Monday, August 10, 2009

Is China Cooking The Books?

Forbes Magazine is looking at the numbers coming out of China and comes to the conclusion that they don't add up.

China watchers have been dubious about the quality of Chinese economic data for some time. And a recent spate of seemingly conflicting data has fuelled that criticism.

One particular quibble involves the relationship between electricity usage and industrial value added -- another measure of output. The worry is that failings in the way official data are compiled may be generating results that are giving investors misconceptions about the health of China's economy.

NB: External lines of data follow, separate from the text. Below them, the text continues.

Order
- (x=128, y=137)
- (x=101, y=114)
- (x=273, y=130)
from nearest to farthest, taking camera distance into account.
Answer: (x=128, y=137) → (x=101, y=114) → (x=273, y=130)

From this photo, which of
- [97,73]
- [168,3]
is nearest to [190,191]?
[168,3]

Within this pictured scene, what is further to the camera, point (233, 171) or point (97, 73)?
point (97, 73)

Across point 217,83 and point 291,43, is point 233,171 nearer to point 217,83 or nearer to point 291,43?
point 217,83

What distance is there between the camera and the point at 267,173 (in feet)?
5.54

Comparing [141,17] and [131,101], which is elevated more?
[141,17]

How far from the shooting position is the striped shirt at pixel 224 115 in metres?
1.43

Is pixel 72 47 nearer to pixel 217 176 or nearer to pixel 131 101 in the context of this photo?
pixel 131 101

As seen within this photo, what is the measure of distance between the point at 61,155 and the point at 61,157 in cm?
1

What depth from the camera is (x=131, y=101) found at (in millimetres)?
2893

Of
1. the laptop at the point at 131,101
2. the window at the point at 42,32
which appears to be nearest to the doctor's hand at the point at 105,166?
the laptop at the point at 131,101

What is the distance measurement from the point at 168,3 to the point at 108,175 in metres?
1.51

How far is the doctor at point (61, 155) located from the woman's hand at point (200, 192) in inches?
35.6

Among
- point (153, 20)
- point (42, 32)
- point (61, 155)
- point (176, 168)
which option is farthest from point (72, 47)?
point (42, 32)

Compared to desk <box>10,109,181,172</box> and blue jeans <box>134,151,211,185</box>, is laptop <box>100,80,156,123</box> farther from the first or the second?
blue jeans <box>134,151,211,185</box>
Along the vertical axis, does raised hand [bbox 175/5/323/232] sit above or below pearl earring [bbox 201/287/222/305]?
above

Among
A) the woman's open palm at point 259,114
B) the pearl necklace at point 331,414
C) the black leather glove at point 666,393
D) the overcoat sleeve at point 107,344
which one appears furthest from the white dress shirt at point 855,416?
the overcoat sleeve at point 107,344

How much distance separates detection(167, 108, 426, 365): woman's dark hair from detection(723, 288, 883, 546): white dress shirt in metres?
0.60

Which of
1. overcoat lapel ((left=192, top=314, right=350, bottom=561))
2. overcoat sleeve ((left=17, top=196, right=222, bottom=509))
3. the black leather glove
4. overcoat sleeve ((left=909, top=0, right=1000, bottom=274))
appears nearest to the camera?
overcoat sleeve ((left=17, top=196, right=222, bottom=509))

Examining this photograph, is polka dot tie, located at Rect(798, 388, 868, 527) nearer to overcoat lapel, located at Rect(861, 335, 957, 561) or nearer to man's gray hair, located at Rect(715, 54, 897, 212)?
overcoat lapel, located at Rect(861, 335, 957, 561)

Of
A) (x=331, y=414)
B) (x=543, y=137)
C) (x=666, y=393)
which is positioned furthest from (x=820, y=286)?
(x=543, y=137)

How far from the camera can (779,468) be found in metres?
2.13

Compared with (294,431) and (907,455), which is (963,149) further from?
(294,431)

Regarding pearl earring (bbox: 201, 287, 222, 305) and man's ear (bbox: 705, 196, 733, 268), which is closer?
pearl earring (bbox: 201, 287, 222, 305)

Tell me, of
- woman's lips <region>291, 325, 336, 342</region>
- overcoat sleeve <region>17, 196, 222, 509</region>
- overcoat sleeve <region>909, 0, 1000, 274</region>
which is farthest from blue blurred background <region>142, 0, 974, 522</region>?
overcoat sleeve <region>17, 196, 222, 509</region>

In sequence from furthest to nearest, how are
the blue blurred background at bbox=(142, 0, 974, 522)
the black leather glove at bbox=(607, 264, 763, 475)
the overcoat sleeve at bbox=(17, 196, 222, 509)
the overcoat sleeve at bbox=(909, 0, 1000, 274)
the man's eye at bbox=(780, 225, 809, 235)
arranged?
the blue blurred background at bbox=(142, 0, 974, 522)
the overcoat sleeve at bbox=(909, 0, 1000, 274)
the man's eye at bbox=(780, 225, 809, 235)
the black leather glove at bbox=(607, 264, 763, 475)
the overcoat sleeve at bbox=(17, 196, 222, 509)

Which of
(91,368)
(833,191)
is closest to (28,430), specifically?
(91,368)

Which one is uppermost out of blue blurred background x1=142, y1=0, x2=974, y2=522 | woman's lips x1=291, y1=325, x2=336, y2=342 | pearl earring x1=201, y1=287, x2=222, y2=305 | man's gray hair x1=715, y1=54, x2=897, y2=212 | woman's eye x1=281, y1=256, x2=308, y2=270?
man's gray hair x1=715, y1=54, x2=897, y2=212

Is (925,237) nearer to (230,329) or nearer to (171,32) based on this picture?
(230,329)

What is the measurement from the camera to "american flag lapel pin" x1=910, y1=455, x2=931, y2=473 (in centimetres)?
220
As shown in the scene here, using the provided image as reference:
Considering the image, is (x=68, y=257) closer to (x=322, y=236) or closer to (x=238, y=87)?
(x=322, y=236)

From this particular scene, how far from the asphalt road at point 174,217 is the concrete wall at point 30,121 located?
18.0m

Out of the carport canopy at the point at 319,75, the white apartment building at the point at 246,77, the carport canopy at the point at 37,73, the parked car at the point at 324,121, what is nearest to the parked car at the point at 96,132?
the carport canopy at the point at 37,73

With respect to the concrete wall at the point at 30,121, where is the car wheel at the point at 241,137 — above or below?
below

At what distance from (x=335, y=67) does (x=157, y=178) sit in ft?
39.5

During the first half of this year, industrial value-added rose a robust 7 percent, while total electricity usage fell 2.24 percent. This seemingly implies that output is growing and contracting simultaneously. The divergence has attracted attention, not least because industry is half of the economy and electricity usage is one of those bits of data that is hard to massage. Even Chinese Premier Wen Jiabao has openly said that electricity usage is the data that he trusts most.
Craig Pirrong at Seeking Alpha comments on the Chinese numbers.
First, reported Chinese growth is a chimera. Chinese government statistics appear no more reliable than Soviet figures. The disconnect between electricity generation changes and reported growth is highly suspicious, especially for a manufacturing-intensive economy noted for its energy-intensity as well. The focus on big state firms that don’t produce what people want, and the slighting of small firms that do, in the collection and reporting of statistics also raises red flags (and not of the Red Flag of Revolution! variety).

Second, Chinese growth reporting is eerily like 90s-style earnings management. There’s a target, and the numbers WILL be massaged in whatever way necessary to hit the target. Indeed, some of the tactics bring sordid episodes like Enron and WorldCom to mind.

Third, it seems that the Chinese are betting on a recovery in the West, and hence a concomitant recovery in exports, and are determined to keep up the earnings management and the credit stimulus until that happens. That is a highly risky strategy. If the desired recovery doesn’t happen before the bubbles collapse, China will face both a domestic demand and a foreign demand crunch. Moreover, even if “successful” in the sense that a recovery in exports allows the government to ease up on the stimulus, it will have contributed to a substantial misallocation of capital and created the risk of substantial inflation.
It seems to me that a number of governments around the world (especially the USA) think they can inflate their way out of the problems caused by inflated bubbles. What happens when that is no longer possible? We get the worst of all possible worlds. Low or negative growth and inflation.

For an extreme example of that look at Zimbabwe.